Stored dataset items
════

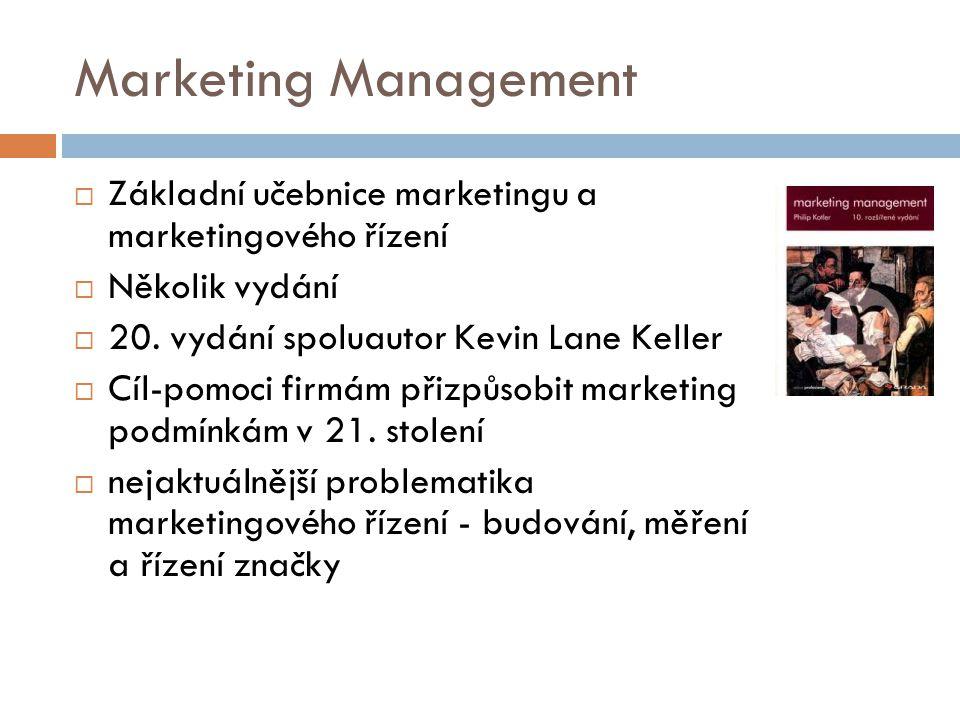 Marketing Management Základní učebnice marketingu a marketingového řízení. Několik vydání. 20. vydání spoluautor Kevin Lane Keller.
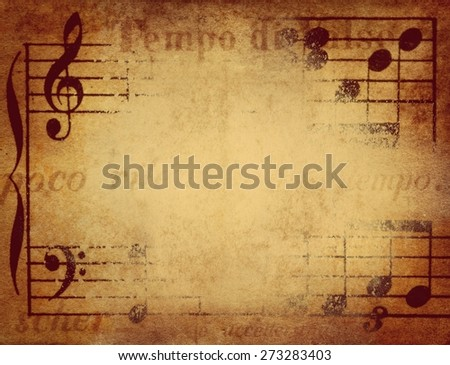 grunge musical background. Retro stale. - stock photo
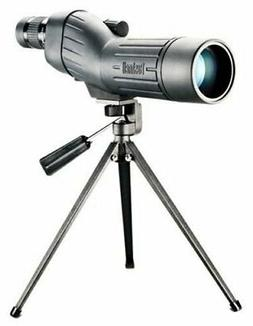 Bushnell Sentry 18-36x50 Waterproof Spotting Scope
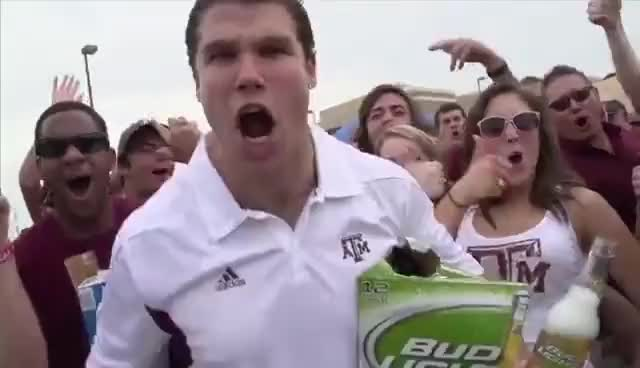 Watch Michael from A&M - Tailgate Rivals Ultimate Tailgater GIF on Gfycat. Discover more related GIFs on Gfycat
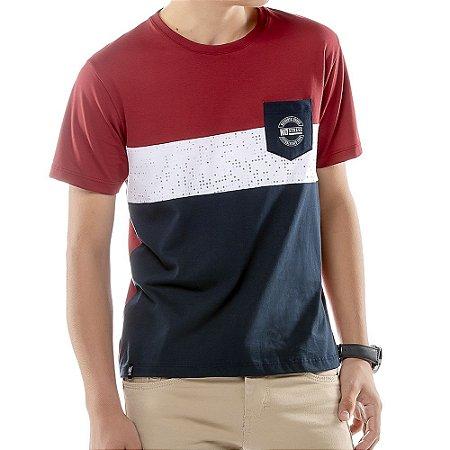 Camiseta Recortes e Bolso Menino No Stress Vermelha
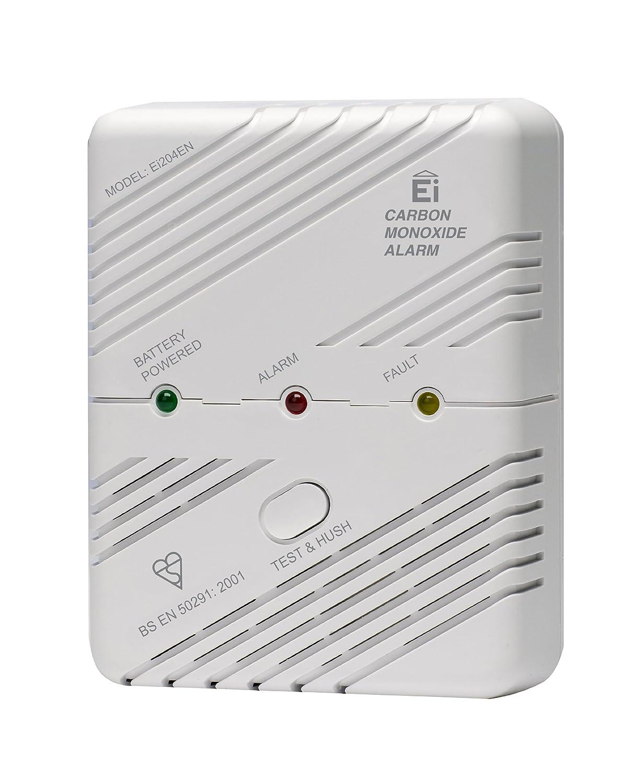 Ei Electronics - Detector de monóxido de carbono [Importado de Reino Unido]: Amazon.es: Bricolaje y herramientas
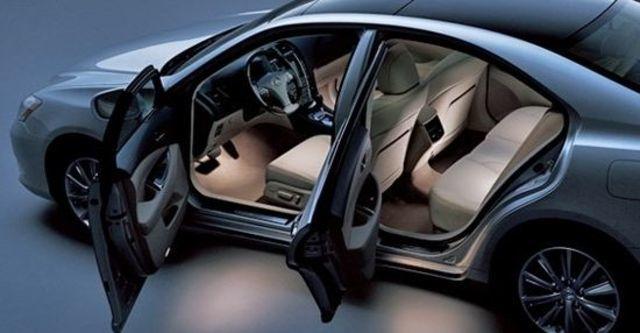 2011 Lexus ES 350 頂級版  第7張相片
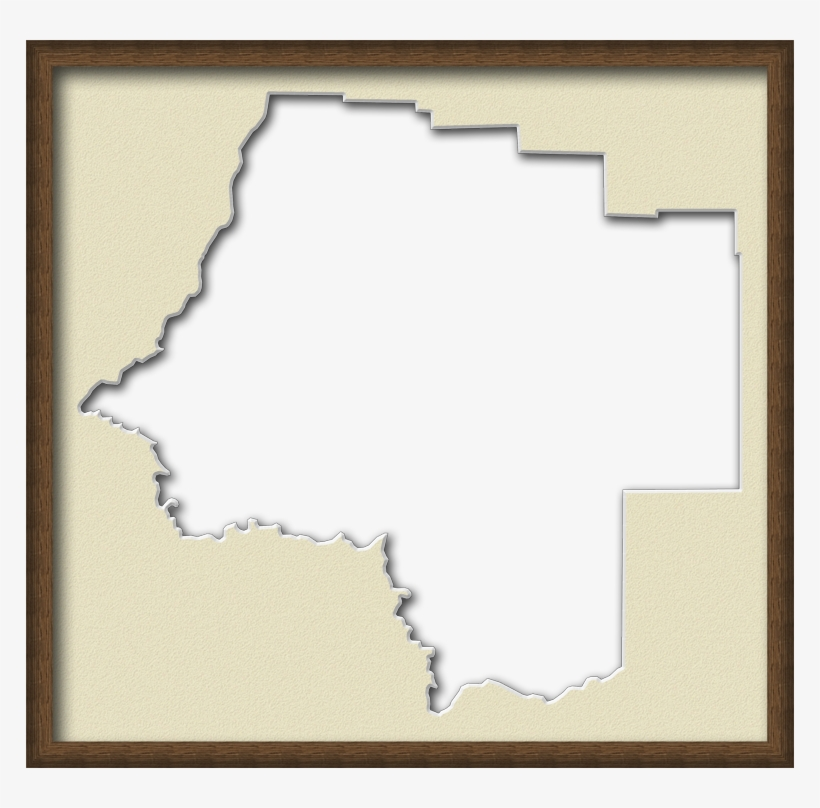 A Map Of Levy With A Wood Picture Frame With A Cream - Rustic Wood Frame, transparent png #1213823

════

## Goal of the exercise
All entries should be restated word for word; no images belong in the copy.

## Result
 Marketing Management Základní učebnice marketingu a marketingového řízení. Několik vydání. 20. vydání spoluautor Kevin Lane Keller.
 grunge musical background. Retro stale. - stock photo
 Bushnell Sentry 18-36x50 Waterproof Spotting Scope
 Watch Michael from A&M - Tailgate Rivals Ultimate Tailgater GIF on Gfycat. Discover more related GIFs on Gfycat
 Camiseta Recortes e Bolso Menino No Stress Vermelha
 Ei Electronics - Detector de monóxido de carbono [Importado de Reino Unido]: Amazon.es: Bricolaje y herramientas
 2011 Lexus ES 350 頂級版  第7張相片
 A Map Of Levy With A Wood Picture Frame With A Cream - Rustic Wood Frame, transparent png #1213823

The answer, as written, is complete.